- Reading text:
>> Start
# Kanji id



## Ivang (Mar 11, 2020)

Hi guys,

Looking for some help to id the kanji in these knives.
















Thanks,
Ivan


----------



## ojisan (Mar 11, 2020)

翡翠 Hisui 
Hisui means jade. It's not so common as a human name in Japan, so not sure what it means.

東京 Tokyo 紋三郎 Monzaburo 
The last character is quite deformed, but perhaps it's Monzaburo. It's a brand of Matsui Hamono.


----------



## Ivang (Mar 11, 2020)

ojisan said:


> 翡翠 Hisui
> Hisui means jade. It's not so common as a human name in Japan, so not sure what it means.
> 
> 東京 Tokyo 紋三郎 Monzaburo
> The last character is quite deformed, but perhaps it's Monzaburo. It's a brand of Matsui Hamono.





Thanks!


----------



## KenHash (Mar 12, 2020)

That last character is so deformed, and the writing style is different enough for me to question if that
is really 紋三郎。But I have no better guesses.


----------



## Carl Kotte (Mar 12, 2020)

Instead of starting a new thread (hope it’s ok @Ivang) I’ll borrow space here. Help here is much appreciated!


----------



## ojisan (Mar 12, 2020)

スウェーデン鋼 Swedish Steel

本銘 Honmei 登録 Touroku (registered) 重久 Shigehisa
Honmei means something like Genuine Name. 
Shigehisa might be a brand of a wholesale in Sapporo, but not sure.


----------



## Carl Kotte (Mar 12, 2020)

@ojisan Thank you very much! That’s great! [emoji1545][emoji1545][emoji1545]


----------



## JayS20 (Mar 12, 2020)

While we are at it


----------



## ynot1985 (Mar 12, 2020)

JayS20 said:


> While we are at it
> View attachment 73878



It’s honyaki from kyoto kikuichimonji 

with the store symbol on there as well


----------



## JayS20 (Mar 12, 2020)

@ynot1985 thanks
Another one


----------



## ynot1985 (Mar 12, 2020)

KIYA OEM Shigefusa


----------



## Gregmega (Mar 12, 2020)

Someone is cruising the auctions like a crackhead combing the carpet rn [emoji23]


----------



## JayS20 (Mar 12, 2020)

Pssh don't judge me. Need to gift myself soon.


----------



## ynot1985 (Mar 13, 2020)

JayS20 said:


> Pssh don't judge me. Need to gift myself soon.



the same seller as the shig has a kato from morehei. the listing price is actually 1000 yen cheaper then the usual price from morehei of 150k yen.


----------



## Corradobrit1 (Mar 13, 2020)

ynot1985 said:


> the same seller as the shig has a kato from morehei. the listing price is actually 1000 yen cheaper then the usual price from morehei of 150k yen.
>> End
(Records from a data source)
>> Start
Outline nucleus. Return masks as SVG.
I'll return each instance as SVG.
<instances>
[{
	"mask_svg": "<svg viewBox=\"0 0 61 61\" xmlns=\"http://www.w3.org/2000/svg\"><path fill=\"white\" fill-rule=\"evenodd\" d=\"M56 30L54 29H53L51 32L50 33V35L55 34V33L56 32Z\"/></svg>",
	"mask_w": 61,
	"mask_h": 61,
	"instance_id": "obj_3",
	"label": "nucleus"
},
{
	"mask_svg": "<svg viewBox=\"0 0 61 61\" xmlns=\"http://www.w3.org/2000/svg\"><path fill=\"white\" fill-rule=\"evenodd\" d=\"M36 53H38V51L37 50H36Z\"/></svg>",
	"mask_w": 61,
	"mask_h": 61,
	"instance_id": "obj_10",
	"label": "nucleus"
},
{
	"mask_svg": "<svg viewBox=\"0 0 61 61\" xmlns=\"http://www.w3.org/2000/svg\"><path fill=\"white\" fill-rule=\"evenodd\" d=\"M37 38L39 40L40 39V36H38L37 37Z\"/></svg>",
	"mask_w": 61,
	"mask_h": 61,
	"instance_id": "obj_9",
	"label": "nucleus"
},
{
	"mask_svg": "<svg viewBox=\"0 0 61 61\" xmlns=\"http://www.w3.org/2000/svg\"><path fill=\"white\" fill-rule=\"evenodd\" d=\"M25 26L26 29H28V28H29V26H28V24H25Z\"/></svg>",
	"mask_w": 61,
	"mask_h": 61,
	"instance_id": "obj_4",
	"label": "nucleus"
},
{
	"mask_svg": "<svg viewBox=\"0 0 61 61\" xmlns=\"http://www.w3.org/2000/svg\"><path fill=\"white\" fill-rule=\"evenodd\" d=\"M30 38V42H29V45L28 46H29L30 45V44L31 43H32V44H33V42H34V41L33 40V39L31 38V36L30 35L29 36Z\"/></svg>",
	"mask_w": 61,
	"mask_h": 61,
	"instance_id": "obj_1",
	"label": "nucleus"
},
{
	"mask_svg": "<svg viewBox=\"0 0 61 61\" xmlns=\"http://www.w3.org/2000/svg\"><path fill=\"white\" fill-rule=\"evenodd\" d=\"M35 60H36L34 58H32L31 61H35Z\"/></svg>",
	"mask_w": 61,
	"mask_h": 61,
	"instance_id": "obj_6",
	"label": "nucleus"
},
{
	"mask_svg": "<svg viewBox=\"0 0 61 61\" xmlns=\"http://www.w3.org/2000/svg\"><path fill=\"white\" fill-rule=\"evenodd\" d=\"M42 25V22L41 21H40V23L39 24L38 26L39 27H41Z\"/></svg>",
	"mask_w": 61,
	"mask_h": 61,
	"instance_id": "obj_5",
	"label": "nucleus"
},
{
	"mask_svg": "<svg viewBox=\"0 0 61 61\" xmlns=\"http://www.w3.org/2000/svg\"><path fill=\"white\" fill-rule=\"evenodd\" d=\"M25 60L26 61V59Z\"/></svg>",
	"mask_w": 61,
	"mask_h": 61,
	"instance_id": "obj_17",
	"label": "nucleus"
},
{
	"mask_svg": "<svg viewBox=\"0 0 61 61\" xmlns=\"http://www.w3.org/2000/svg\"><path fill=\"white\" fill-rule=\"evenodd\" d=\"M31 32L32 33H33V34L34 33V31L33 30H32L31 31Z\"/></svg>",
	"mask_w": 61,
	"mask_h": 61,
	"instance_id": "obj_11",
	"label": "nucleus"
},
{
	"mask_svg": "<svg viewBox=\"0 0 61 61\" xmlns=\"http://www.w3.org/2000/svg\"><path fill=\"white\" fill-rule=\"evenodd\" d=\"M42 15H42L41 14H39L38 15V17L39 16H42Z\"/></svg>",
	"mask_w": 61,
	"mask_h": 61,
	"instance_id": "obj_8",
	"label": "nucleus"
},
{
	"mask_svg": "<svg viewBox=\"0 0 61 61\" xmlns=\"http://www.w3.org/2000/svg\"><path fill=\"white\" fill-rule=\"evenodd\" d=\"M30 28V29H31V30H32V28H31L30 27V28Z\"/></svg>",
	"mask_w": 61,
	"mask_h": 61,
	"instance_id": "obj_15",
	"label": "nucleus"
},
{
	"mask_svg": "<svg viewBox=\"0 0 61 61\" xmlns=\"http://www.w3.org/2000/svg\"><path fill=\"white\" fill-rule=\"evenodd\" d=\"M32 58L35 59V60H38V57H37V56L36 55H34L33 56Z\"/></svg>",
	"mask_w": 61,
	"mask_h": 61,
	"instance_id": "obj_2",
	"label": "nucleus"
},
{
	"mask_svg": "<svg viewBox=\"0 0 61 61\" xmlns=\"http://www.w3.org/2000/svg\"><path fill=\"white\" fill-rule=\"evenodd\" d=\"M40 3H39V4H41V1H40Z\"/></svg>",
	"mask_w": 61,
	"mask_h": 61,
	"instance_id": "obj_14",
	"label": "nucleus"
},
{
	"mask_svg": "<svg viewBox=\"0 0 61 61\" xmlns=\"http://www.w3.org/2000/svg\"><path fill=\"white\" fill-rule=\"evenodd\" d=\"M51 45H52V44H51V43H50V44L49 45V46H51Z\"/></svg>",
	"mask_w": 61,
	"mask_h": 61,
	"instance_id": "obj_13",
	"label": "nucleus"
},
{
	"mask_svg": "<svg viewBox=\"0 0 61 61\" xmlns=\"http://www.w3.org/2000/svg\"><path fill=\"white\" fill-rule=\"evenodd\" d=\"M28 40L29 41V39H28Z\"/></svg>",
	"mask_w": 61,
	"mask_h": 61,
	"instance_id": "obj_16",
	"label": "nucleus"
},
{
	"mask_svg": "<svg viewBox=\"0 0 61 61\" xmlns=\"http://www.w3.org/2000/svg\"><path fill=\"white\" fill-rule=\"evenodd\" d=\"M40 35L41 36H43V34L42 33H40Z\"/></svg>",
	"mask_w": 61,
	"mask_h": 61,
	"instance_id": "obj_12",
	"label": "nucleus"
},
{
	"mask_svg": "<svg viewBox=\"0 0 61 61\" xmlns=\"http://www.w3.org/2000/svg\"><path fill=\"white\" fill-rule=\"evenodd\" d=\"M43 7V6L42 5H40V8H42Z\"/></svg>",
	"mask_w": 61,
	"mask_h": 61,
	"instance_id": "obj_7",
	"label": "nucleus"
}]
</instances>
>> End
- Exercise requirements: Continue the forum thread on identifying kanji on knives, starting right after its last post.

- Output:
Its just a standard 240 so at 150K yen way overpriced if thats retail pricing. Same seller had another with D handle, same blade, from Kikuhide for 99K yen.


----------



## ynot1985 (Mar 13, 2020)

Corradobrit1 said:


> Its just a standard 240 so at 150K yen way overpriced if thats retail pricing. Same seller had another with D handle, same blade, from Kikuhide for 99K yen.



such good price. Did you buy it?

I would have brought them all if they had stock at that price


----------



## zizirex (Mar 18, 2020)

Can someone help me with this? my Kanji reading is not on N1 level yet.. 






behind






Thank you


----------



## ojisan (Mar 18, 2020)

政綱作 Masatsuna Saku (Made by Masatsuna)

極上 Gokujo ("extra fine" or something like that)


----------



## zizirex (Mar 18, 2020)

ojisan said:


> 政綱作 Masatsuna Saku (Made by Masatsuna)
> 
> 極上 Gokujo ("extra fine" or something like that)



Thank you. I have no idea what brand it is, I heard it's just a new old stock of Yanagi that laying around on supplier.


----------



## Carl Kotte (Mar 19, 2020)

What say you, oh wise men?


----------



## zizirex (Mar 19, 2020)

The front one, is Sakai something...

backside is Nihonkou or Japanese steel


----------



## ojisan (Mar 19, 2020)

Yes, it's 堺菊守 Sakai Kikumori


----------



## Carl Kotte (Mar 20, 2020)

ojisan said:


> Yes, it's 堺菊守 Sakai Kikumori



Great! Thank you ojisan! [emoji1545] This is the first time I actually recognized a sign by myself! Bursting of Pride [emoji23]


----------



## Carl Kotte (Mar 29, 2020)

A big nice Gyuto. But what do the signs say?


----------



## ojisan (Mar 29, 2020)

研常　Togitsune
It's a registered trademark of Yamada Hamono Tokyo.


----------



## Carl Kotte (Mar 29, 2020)

ojisan said:


> 研常　Togitsune
> It's a registered trademark of Yamada Hamono Tokyo.


Thank you very much!


----------



## JayS20 (Mar 30, 2020)

Curious anyone knows what knife this is:


----------



## zizirex (Mar 31, 2020)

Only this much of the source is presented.